E-commerce sites, on the other hand, often run into trouble with duplicate content because many product pages have very little text to differentiate one product from another, especially similar products. Here are a two tips to help solve that problem
- Write a unique description for each product
- Implement a user rating system where customers can rate and review each product (e.g. Amazon.com), or use some other relevant UGC strategy to get your visitors to create the unique content for you
Unfortunately, many duplicate content issues are caused by the CMS. When you publish a new page, the CMS might not only publish to the primary page, but also to various archive pages (dated archives, category pages, tag pages, etc.). Structurally, this may be convenient for human visitors, but bots will be confused. The search engines will have to look at all the duplicates and then try to determine which one should show up in the SERPs.
Don’t let them decide for you! Check your CMS to see if these types of issues exist and look for a solution to make sure only one copy of each piece of content is indexed by the search engines. Here are a few examples of how to solve this type of problem:
- Modify your CMS so only the primary content page shows the full text. Archive pages could show a summary or short snippet of the content and then link to the content page for those who want to view the whole thing.
- Use the Meta Robots tag in your pages to disallow indexing of all the duplicate copies of the page: e.g.
<meta name=”robots” content=”noindex,follow”> - Use robots.txt to disallow entire archive directories if they don’t offer any original content of their own: e.g.
User-agent: *
Disallow: /archiveThis would keep all robots from indexing any files in your archive file (or at least all robots who care to follow the command). See Jane and Robot for more details and advanced use cases.

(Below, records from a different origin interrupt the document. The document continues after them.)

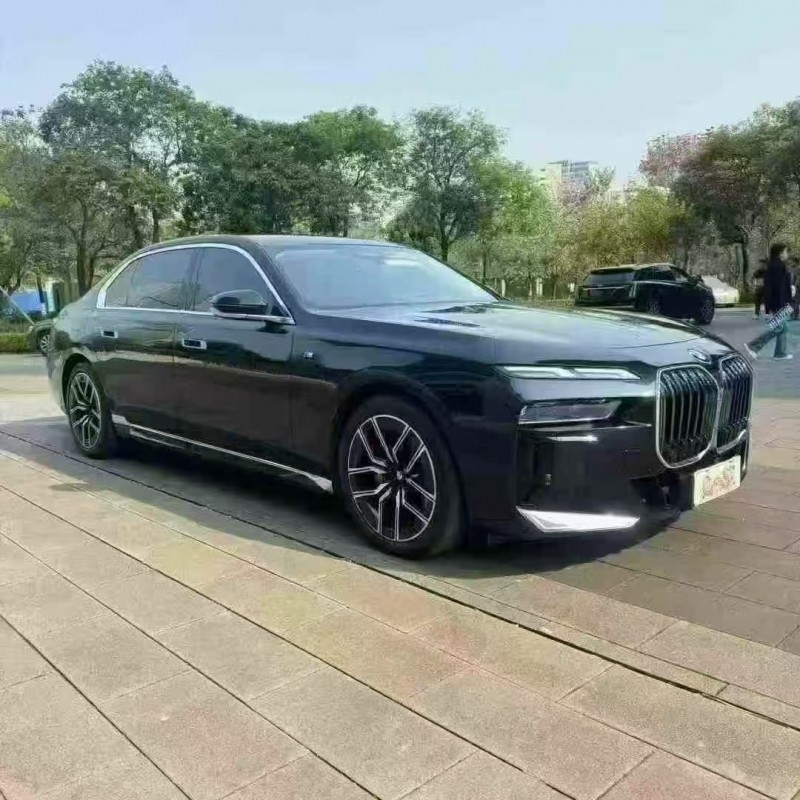 珠海23年寶馬7系3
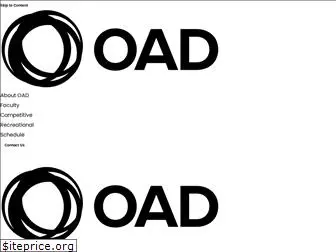 oadance.com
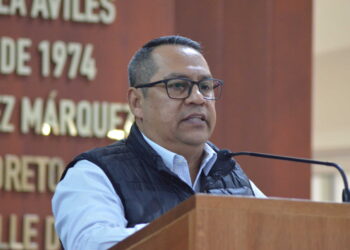 Que se garantice la participación de personas con discapacidad, LGBTTTQ+, jóvenes e indígenas afromexicanos en la Ley electoral pide diputado LAD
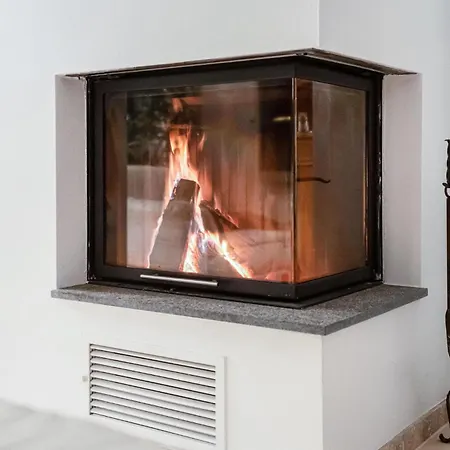 Ferienhaus Amazing In With Wifi *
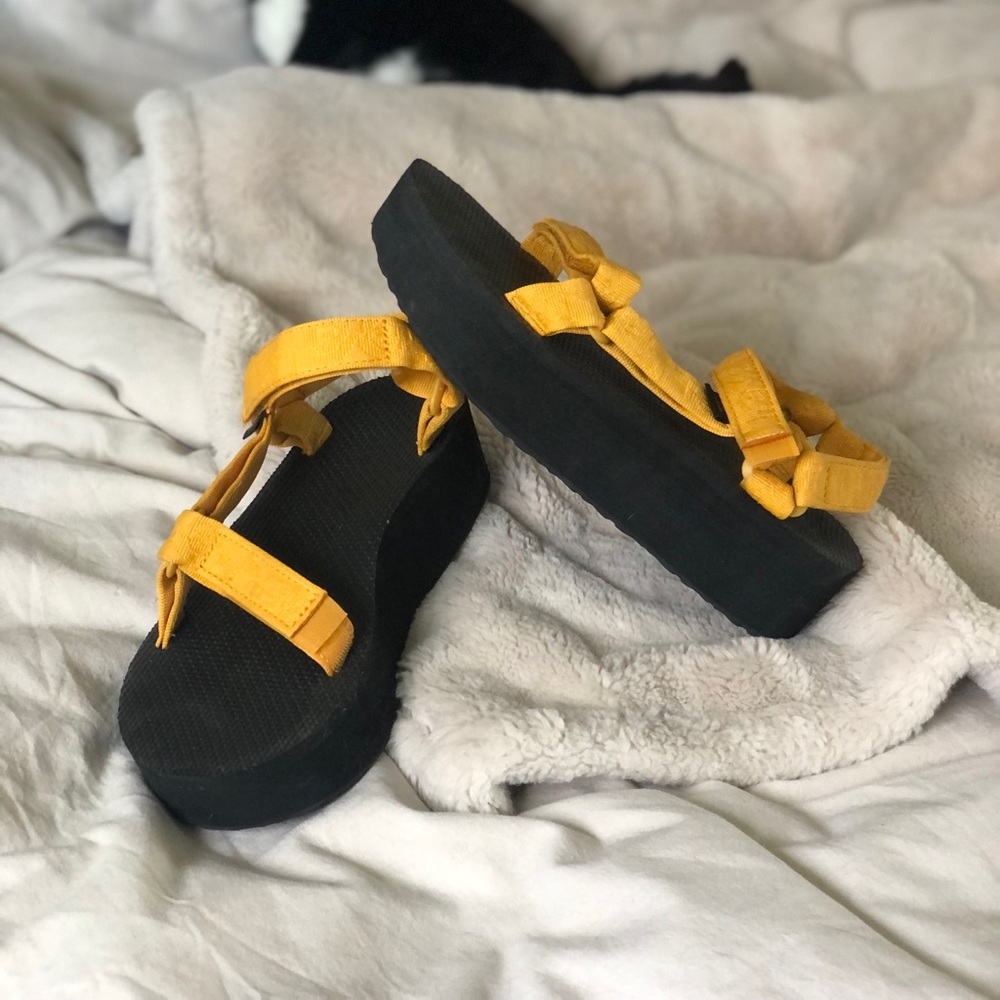 Teva Universal Platform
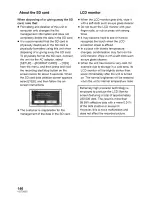 Предварительный просмотр 66 страницы Panasonic HDC-SD800P Owner'S Manual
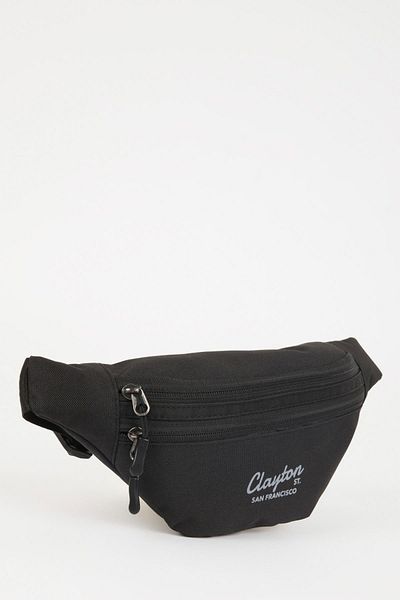 DeFacto Men's Waist Bag B9126AXNS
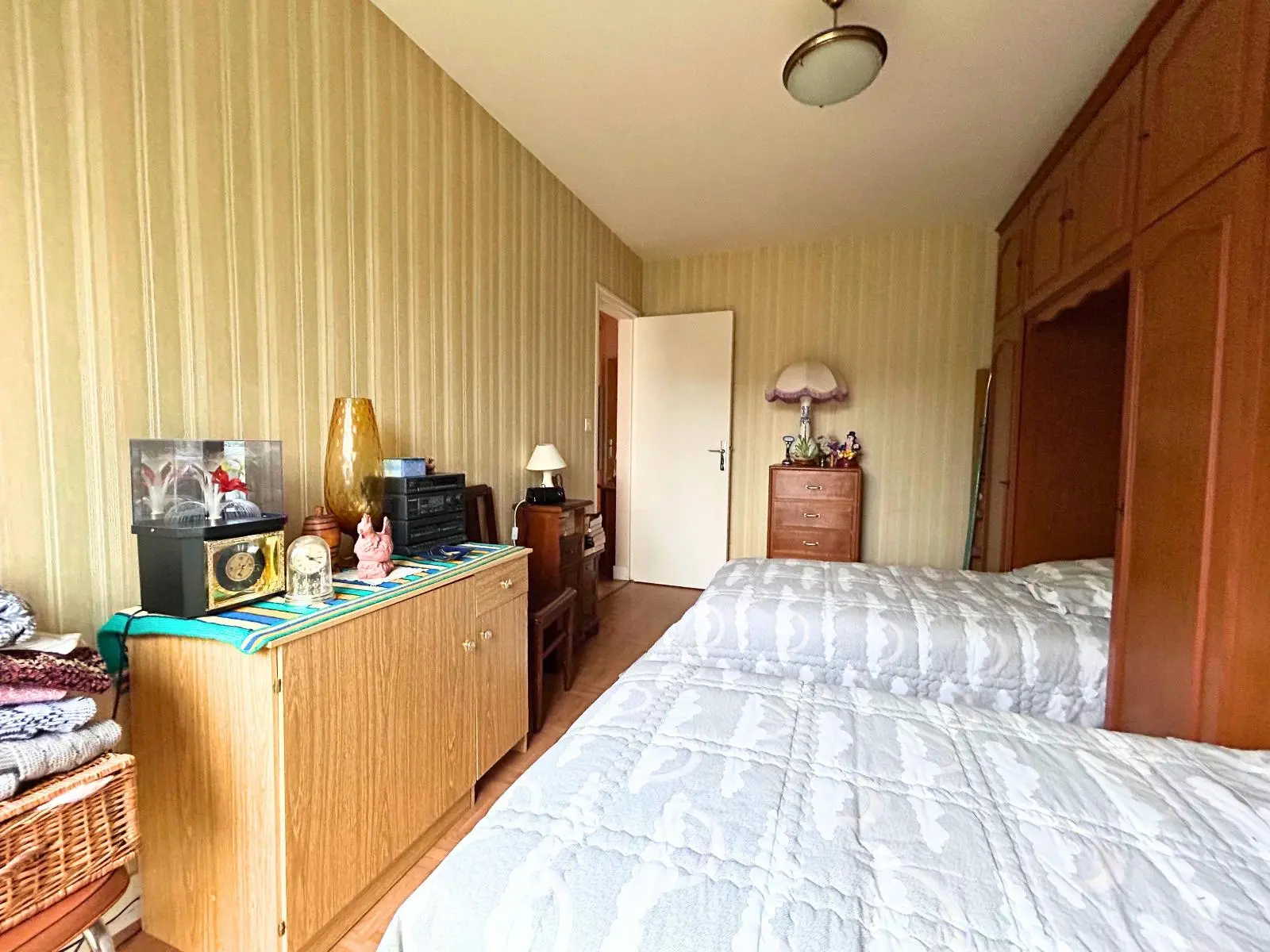 Photo 9 Appartement 3 pièces 91.56m²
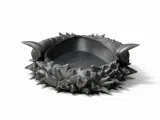 HELLFIRE BOWL-6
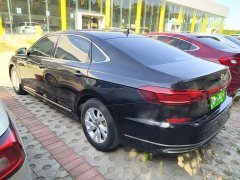 Volkswagen Passat 280TSI Business Edition - ფოტო 5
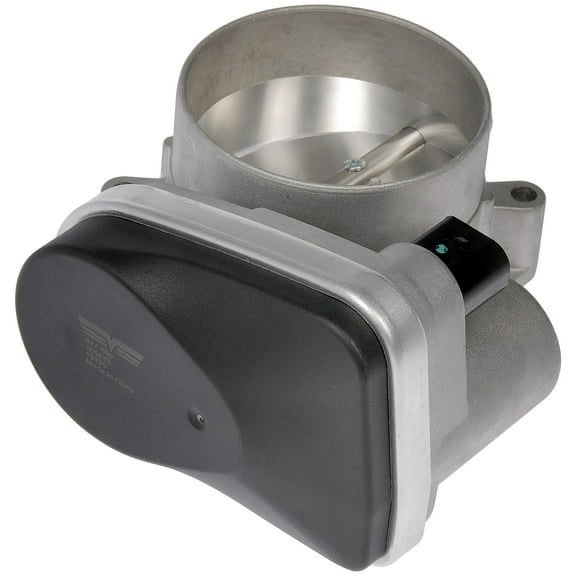Dorman 977-560 Fuel Injection Throttle Body for Specific Models Fits select: 2010-2011 DODGE RAM 1500, 2005-2006 CHRYSLER 300C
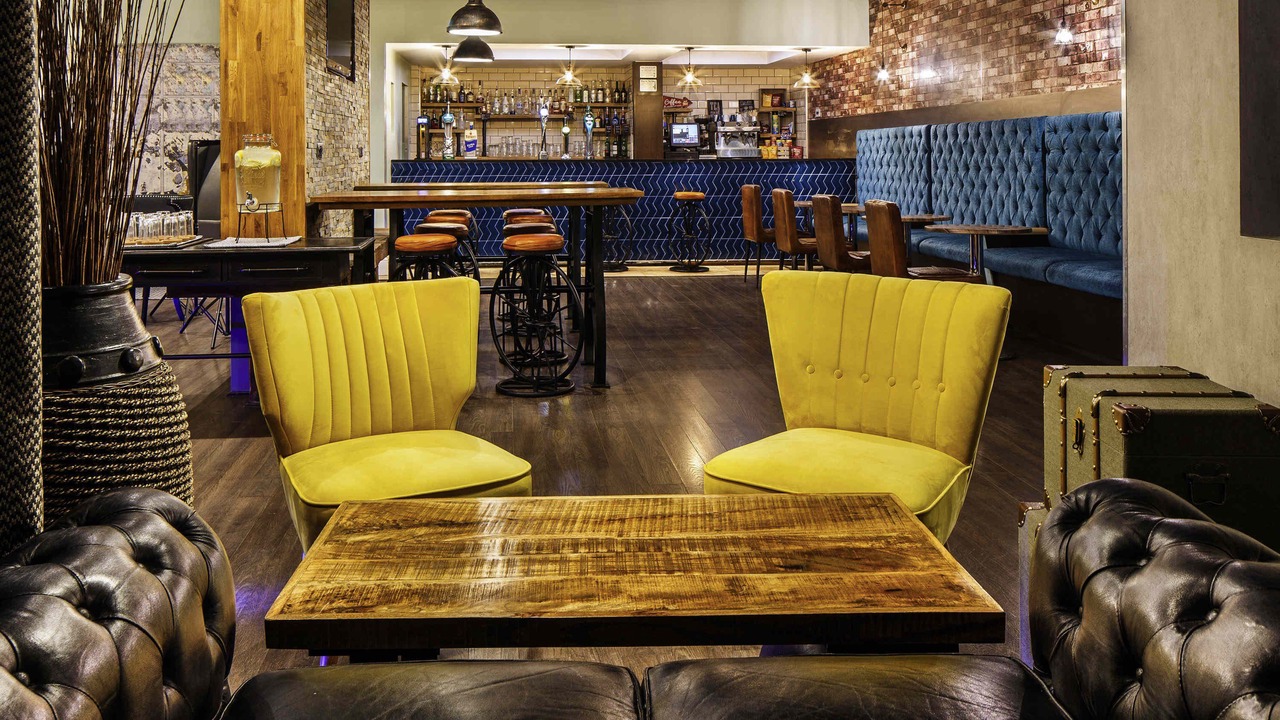 Photo of Livingroom in Oldbury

How to Deal with Content Theft
Eventually, you will run into duplicate content issues on other websites, especially if you publish content regularly. Sometimes this will be a problem for you, sometimes not.

You may have heard of Google’s “duplicate content penalties.” For the most part, this is a misnomer. Google rarely penalizes a site for duplicate content; rather it tries to determine the original source of the content to index and then ignores the duplicates. Hopefully your site is rightfully recognized as the original source.
But, if the other site has more authority or links or some other factors, the search engines may rank them ahead of you for your own content. Obviously, that’s not a good situation to be in. If this happens, you can do one or more of the following:
- First, try to contact the owner of the site directly by searching for their WhoIs information. Usually, just a simple request will be enough to get the offending website to remove your stolen content because they don’t want to take the chance that you’ll do either of the next two steps.
- File a Google SPAM report – www.google.com/contact/spamreport.html
- File a DMCA to request removal of the offending material – read this article by Lorelle to get specifics and this one by FreelanceSwitch.
- Contact the site owner’s hosting provider if you can find out who it is. Most hosts don’t want to deal with any potential legal problems, so if you make enough stink they’ll likely “encourage” the website owner to fix the problem.
The unfortunate fact is that you’ll never get them all. There will always be other sites grabbing your content and republishing it in different ways (especially if you have RSS feeds or other syndication technologies that they can easily scrape – and no, the answer isn’t to stop publishing content!). Choose your battles wisely, because if you spend all your time chasing content thieves you won’t produce anything worthwhile.